Task details
Quote, word for word, the lines of the records from the line with "Please arrange" to the line with "from closest to farthest.", including both of those lines.

Items from a dataset
┌──

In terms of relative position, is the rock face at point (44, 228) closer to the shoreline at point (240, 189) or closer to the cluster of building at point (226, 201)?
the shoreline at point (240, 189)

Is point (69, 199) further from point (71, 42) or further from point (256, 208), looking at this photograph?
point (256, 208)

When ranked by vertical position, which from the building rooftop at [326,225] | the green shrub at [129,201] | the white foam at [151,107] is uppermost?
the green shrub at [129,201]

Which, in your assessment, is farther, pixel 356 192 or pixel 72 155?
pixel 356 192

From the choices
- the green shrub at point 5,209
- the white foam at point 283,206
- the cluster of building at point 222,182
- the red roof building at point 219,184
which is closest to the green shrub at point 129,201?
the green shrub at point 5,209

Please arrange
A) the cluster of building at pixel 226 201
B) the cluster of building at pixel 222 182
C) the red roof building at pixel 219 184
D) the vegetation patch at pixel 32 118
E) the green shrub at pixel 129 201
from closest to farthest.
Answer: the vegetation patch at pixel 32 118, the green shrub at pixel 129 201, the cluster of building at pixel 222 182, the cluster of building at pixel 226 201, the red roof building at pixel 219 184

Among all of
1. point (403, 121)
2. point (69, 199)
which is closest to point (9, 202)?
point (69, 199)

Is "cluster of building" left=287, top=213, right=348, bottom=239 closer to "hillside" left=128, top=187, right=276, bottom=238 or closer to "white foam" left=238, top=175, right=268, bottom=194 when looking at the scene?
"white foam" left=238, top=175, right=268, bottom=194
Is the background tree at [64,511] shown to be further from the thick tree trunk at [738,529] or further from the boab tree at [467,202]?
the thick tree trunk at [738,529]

└──
┌──

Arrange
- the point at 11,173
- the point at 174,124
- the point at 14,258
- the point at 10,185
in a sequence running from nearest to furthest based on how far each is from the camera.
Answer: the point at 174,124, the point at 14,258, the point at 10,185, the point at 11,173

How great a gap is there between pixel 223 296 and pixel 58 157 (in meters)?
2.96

└──

The completed task
Please arrange
A) the cluster of building at pixel 226 201
B) the cluster of building at pixel 222 182
C) the red roof building at pixel 219 184
D) the vegetation patch at pixel 32 118
E) the green shrub at pixel 129 201
from closest to farthest.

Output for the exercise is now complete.